SBOTOP : Kabar Duka! Legenda Sepak Bola Indonesia M Basri Tutup Usia, Dunia Bola Berduka

Dunia sepak bola Indonesia kembali diselimuti duka. Legenda sepak bola Indonesia sekaligus pelatih senior, Muhammad Basri, meninggal dunia pada Kamis (23/7) pukul 04.50 WIB di salah satu rumah sakit di Surabaya.
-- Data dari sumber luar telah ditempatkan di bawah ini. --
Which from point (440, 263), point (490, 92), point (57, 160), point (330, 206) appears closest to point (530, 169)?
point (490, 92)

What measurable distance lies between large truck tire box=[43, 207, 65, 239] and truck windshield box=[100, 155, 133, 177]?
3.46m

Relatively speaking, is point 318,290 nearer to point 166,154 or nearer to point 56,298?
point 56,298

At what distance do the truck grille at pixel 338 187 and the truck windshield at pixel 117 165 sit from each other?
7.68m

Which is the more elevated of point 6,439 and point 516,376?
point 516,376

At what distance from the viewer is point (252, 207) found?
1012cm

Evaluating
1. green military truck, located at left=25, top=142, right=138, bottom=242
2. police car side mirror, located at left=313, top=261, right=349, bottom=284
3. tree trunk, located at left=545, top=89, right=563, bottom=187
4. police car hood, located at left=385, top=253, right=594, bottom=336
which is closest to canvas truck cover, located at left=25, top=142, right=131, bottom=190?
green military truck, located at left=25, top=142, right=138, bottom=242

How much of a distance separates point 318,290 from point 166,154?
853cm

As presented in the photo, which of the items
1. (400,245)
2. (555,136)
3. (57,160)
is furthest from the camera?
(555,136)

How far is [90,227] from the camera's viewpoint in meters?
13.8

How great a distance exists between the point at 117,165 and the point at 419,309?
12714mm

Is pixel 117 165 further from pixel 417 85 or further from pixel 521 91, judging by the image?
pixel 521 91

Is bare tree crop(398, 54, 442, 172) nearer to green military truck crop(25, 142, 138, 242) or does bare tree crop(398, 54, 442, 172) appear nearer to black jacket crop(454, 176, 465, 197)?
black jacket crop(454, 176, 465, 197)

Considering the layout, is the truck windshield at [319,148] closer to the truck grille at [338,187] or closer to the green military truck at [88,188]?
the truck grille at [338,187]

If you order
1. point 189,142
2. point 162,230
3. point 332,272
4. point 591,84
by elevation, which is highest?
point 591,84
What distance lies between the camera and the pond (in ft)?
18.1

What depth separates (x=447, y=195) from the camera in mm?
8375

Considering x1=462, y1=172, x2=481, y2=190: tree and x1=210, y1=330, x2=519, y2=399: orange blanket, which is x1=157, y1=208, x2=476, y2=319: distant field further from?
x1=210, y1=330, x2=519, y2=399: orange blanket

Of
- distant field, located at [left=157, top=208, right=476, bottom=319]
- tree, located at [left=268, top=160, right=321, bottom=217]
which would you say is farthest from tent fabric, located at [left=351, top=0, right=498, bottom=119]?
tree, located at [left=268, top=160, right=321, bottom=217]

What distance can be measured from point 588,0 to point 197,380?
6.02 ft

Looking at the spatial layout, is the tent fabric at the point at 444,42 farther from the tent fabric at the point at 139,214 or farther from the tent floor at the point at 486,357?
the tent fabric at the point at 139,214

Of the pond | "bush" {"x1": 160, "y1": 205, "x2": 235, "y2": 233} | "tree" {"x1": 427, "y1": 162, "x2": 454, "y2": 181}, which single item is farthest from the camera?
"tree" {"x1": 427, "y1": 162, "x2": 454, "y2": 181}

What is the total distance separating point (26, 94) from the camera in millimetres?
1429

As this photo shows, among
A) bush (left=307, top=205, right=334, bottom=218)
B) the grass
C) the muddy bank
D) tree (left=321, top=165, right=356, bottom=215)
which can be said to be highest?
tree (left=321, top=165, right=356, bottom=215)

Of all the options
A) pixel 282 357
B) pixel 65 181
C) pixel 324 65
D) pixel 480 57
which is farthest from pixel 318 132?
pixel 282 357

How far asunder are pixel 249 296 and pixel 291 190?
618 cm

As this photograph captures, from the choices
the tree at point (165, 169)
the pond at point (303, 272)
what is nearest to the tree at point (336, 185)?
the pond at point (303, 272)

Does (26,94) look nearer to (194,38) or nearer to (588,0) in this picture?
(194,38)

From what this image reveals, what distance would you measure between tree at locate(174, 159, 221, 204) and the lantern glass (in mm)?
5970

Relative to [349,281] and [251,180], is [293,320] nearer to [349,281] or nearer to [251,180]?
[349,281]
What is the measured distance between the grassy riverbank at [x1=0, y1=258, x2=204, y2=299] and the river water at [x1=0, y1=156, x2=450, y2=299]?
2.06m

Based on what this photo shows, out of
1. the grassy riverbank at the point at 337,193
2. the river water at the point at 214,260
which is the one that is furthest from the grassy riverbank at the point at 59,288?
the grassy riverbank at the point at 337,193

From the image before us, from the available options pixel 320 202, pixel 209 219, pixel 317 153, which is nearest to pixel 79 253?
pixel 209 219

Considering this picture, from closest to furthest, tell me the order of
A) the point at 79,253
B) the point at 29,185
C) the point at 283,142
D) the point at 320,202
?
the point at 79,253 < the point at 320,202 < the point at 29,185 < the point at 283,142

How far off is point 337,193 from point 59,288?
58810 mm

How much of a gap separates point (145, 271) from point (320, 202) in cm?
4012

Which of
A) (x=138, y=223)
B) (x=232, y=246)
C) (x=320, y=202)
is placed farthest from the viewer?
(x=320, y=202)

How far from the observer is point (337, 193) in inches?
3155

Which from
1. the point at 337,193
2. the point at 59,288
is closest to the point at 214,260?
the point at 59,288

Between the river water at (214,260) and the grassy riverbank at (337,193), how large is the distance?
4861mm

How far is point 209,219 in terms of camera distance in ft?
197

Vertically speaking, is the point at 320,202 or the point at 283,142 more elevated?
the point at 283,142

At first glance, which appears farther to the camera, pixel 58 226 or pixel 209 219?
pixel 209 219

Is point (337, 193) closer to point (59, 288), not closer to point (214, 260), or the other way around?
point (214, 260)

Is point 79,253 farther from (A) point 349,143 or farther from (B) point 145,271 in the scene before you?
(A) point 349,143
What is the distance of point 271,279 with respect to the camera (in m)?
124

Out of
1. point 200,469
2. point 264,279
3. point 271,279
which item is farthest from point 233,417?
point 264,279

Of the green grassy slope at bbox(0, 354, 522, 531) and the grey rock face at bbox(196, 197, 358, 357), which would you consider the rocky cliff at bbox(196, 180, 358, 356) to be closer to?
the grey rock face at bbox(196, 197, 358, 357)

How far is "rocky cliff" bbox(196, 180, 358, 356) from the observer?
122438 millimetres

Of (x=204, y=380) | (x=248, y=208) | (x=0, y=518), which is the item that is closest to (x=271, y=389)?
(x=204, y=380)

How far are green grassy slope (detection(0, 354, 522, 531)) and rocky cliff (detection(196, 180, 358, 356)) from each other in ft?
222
Kepergian sosok yang akrab disapa M. Basri ini menjadi kehilangan besar bagi sepak bola nasional, terutama bagi keluarga besar Arema FC yang pernah merasakan sentuhan magis kepelatihannya.

Nama Muhammad Basri tidak hanya dikenang sebagai mantan pemain Timnas Indonesia, tetapi juga sebagai pelatih yang berhasil mengukir sejarah di berbagai klub besar Tanah Air. Dedikasi, pengalaman, dan filosofi kepelatihannya menjadikan M. Basri sebagai salah satu tokoh paling berpengaruh dalam perkembangan sepak bola Indonesia.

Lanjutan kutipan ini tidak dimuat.